Selection of the president and composition of the assembly
From recent meetings and with the agreement signed between the Provincia di Verona and Brescia, the candidate for the presidency appears to be Giuseppe Mongello, deputy mayor of Salò, who is expected to succeed the outgoing Adelio Zanelli.
However, Mongello must obtain an absolute majority, meaning at least 30 votes, since the assembly has 59 members. Although the outcome seems certain, there is always consideration of the discontent that unfortunately arises with each electoral cycle.
The Verona side of Garda aims for four representatives plus the one designated at Palazzo Scaligero, making up half of the entity’s executive committee. This recalls the composition gathered in Riva in ’96, with the election of Enrico Mrenda (who later resigned) and replaced by Cipriano Castellani, mayor of San Zeno, along with Armando Ferrari, Giancarlo Sabaini—mayors of Bardolino and Cavaion respectively—and Antonio Pasotti, then an assessor of the Municipality of Garda.
Designation of representatives and the environmental role
The designated representative for the Verona component, already decided, is Davide Bendinelli, who, as Tourism assessor, will represent the Verona administration. According to the statute, the Steering Committee must be representative of all territorial entities: Brescia, Verona, Mantua, and Trento.
So far, the Garda Community has “lacked the presence of someone genuinely sensitive to the safeguarding of the Garda territory and landscape,” say environmental groups (Wwf, Legambiente, Puegnago Committee, La Rocca Center, Friends of Gardone). To address this deficiency, they propose “that the president of the Community be chosen from among them.”
These environmental groups emphasize that it is “a public organization, funded by public money and responsible for the interests of the community. Therefore,” they argue, “it is advisable for the organization to select its president with an environmentalist perspective.”
At least according to a statement, “people think of the Garda Community as a simple entity for tourism and cultural promotion, because over the years it has never made decisions concerning the actual maintenance of Garda’s environmental integrity, which is now deteriorating.”

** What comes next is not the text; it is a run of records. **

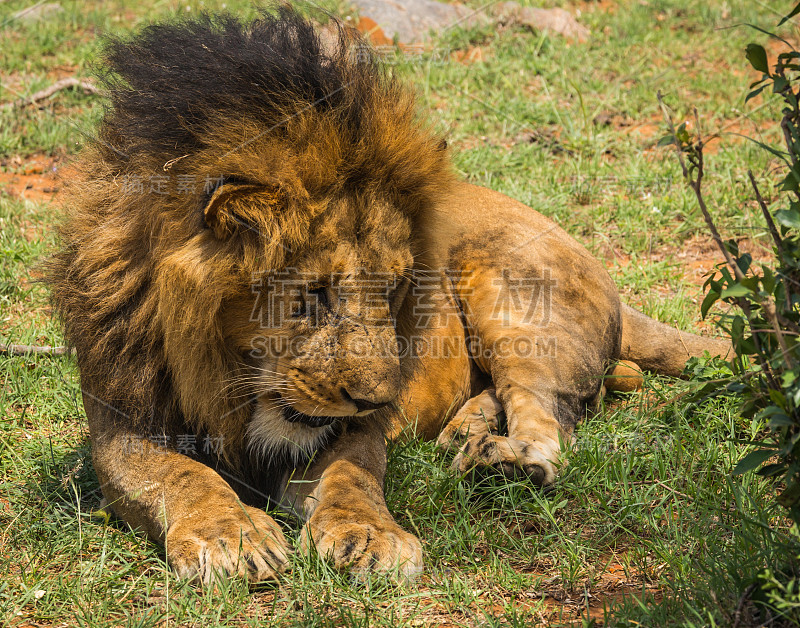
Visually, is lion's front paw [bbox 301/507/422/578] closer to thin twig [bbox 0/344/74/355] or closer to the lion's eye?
the lion's eye

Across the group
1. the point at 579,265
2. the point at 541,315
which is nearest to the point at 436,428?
the point at 541,315

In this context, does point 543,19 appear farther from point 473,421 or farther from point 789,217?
point 789,217

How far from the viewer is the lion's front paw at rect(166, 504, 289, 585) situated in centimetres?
264

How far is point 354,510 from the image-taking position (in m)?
2.87

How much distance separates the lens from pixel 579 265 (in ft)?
14.0

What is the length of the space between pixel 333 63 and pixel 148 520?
1.64 m

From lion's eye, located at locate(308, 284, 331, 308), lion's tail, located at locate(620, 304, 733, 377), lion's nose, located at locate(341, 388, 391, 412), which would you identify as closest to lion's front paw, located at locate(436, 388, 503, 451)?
lion's tail, located at locate(620, 304, 733, 377)

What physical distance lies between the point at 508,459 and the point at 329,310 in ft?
3.57

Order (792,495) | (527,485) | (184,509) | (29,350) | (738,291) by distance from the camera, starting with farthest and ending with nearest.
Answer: (29,350)
(527,485)
(184,509)
(792,495)
(738,291)

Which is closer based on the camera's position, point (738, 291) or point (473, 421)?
point (738, 291)

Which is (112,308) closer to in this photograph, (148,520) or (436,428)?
(148,520)

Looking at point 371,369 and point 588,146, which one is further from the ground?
point 588,146

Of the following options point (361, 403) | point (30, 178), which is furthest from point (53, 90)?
point (361, 403)

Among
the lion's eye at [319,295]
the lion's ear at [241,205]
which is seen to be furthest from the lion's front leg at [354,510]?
the lion's ear at [241,205]
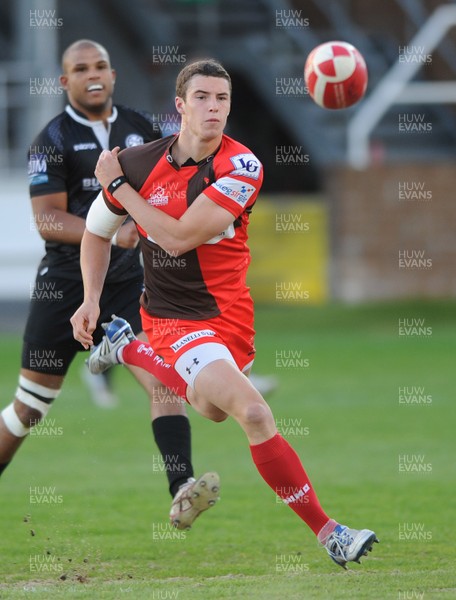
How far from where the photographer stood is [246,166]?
6406 millimetres

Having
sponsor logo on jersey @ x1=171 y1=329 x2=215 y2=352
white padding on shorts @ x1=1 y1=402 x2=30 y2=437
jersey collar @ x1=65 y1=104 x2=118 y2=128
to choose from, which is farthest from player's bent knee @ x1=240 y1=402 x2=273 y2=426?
jersey collar @ x1=65 y1=104 x2=118 y2=128

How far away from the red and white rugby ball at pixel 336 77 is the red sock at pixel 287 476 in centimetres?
278

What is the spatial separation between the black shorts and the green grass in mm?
1065

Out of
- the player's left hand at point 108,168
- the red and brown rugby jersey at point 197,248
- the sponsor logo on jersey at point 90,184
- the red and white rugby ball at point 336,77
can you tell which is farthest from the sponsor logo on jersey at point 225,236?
the red and white rugby ball at point 336,77

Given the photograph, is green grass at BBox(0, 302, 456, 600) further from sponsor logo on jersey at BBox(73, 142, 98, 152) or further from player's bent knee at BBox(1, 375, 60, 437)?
sponsor logo on jersey at BBox(73, 142, 98, 152)

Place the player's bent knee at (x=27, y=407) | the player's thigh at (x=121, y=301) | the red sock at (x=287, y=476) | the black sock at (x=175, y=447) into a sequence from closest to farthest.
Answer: the red sock at (x=287, y=476)
the black sock at (x=175, y=447)
the player's bent knee at (x=27, y=407)
the player's thigh at (x=121, y=301)

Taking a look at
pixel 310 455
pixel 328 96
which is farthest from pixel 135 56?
pixel 328 96

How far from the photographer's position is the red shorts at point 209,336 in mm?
6336

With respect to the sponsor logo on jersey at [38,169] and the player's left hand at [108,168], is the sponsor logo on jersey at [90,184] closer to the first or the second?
the sponsor logo on jersey at [38,169]

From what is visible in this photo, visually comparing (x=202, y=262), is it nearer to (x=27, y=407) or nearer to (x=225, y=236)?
(x=225, y=236)

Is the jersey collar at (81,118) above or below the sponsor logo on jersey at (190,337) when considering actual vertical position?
above

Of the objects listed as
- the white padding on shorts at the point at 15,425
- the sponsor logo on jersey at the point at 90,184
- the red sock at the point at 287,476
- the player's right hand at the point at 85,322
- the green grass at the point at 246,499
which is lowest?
the green grass at the point at 246,499

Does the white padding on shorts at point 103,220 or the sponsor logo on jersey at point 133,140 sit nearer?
the white padding on shorts at point 103,220

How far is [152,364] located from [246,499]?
224 centimetres
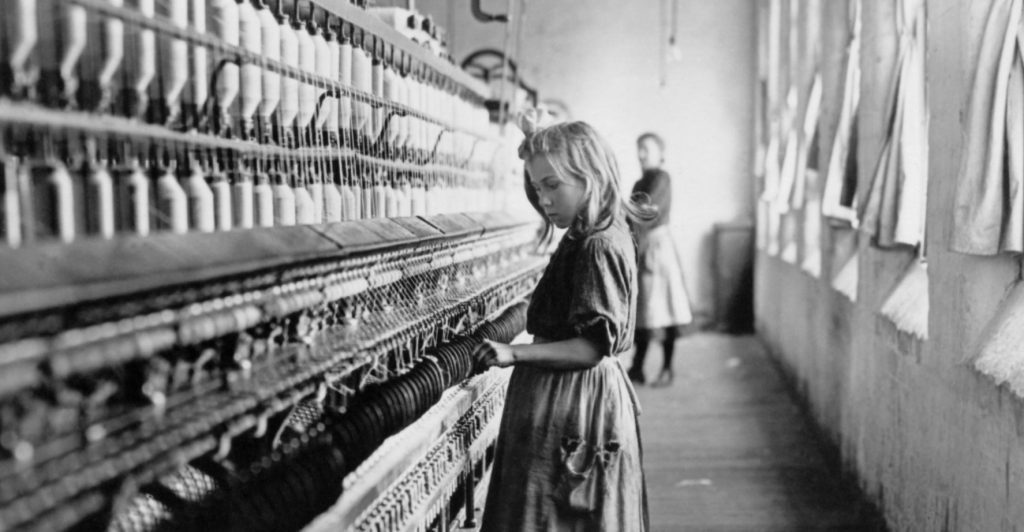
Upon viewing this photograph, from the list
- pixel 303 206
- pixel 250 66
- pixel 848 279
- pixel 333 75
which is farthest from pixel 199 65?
pixel 848 279

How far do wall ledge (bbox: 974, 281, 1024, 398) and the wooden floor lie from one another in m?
1.77

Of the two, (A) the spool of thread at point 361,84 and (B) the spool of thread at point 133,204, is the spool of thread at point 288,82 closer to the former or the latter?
(A) the spool of thread at point 361,84

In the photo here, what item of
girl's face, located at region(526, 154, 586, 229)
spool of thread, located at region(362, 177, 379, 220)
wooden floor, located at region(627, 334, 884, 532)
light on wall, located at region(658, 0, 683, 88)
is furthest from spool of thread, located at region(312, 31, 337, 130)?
light on wall, located at region(658, 0, 683, 88)

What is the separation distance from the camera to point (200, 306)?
5.58 feet

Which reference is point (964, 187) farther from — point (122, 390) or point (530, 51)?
point (530, 51)

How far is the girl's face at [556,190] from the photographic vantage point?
2658mm

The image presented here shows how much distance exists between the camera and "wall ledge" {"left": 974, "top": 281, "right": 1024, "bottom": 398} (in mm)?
2904

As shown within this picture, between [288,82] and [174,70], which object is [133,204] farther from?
[288,82]

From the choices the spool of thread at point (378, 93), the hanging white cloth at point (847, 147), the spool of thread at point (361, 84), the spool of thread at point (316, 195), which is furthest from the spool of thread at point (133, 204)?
the hanging white cloth at point (847, 147)

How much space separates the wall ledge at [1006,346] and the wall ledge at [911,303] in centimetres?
82

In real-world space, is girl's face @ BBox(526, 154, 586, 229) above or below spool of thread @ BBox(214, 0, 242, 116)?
below

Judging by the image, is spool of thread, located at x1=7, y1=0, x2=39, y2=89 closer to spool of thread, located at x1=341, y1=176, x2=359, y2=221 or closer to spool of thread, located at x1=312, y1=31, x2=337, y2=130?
spool of thread, located at x1=312, y1=31, x2=337, y2=130

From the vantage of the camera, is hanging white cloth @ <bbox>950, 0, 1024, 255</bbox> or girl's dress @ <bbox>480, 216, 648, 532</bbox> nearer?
girl's dress @ <bbox>480, 216, 648, 532</bbox>

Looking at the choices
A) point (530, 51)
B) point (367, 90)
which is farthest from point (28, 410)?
point (530, 51)
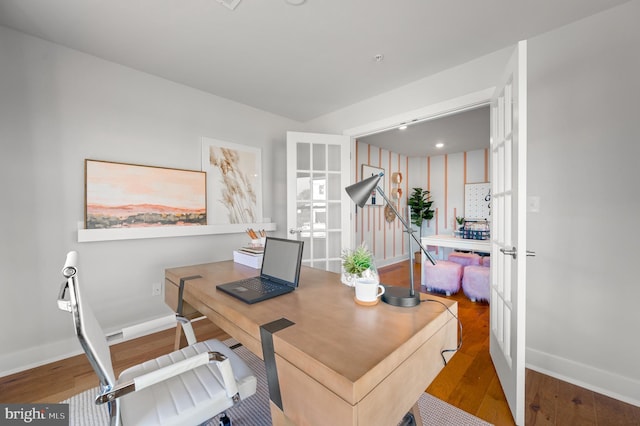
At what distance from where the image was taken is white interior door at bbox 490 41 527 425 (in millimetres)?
1375

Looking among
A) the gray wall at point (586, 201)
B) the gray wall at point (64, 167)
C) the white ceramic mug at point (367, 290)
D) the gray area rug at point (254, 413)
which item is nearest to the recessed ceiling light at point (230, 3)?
the gray wall at point (64, 167)

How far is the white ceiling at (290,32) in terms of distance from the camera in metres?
1.65

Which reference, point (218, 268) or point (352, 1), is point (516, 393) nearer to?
point (218, 268)

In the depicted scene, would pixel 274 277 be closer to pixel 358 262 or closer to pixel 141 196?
pixel 358 262

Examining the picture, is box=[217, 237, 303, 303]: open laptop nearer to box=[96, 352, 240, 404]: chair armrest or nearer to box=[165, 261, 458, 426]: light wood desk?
box=[165, 261, 458, 426]: light wood desk

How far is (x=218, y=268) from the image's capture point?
1.76m

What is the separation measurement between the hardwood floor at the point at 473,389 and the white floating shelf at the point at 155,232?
945 millimetres

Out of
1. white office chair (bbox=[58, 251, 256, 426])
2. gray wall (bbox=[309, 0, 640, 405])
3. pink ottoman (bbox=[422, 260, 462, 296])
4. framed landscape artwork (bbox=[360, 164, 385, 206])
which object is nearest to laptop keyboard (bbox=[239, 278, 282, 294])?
white office chair (bbox=[58, 251, 256, 426])

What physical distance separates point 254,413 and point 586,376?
220 centimetres

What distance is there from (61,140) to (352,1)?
2434 millimetres

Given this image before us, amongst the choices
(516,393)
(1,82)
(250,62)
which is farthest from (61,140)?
(516,393)

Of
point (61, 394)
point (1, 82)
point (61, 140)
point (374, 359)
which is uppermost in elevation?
point (1, 82)

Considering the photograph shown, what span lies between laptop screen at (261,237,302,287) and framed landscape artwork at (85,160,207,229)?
160cm

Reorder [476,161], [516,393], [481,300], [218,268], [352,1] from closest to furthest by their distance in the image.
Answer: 1. [516,393]
2. [352,1]
3. [218,268]
4. [481,300]
5. [476,161]
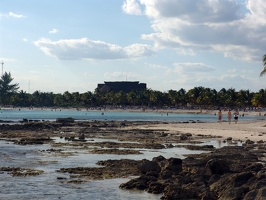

Assembly program and future prospects
Returning to Saturday’s assembly, it will open with a report from the outgoing president Adelio Zanelli, followed by approval of the entity’s financial statement for 1999, the amendment to the 2000 budget related to the “Garda Security Project,” and then the 2001 budget estimate. After the first part of the assembly, voting procedures will follow, with the possibility—if everything proceeds quickly—to know the names of the new Garda community leaders for the next four-year term as early as in the morning.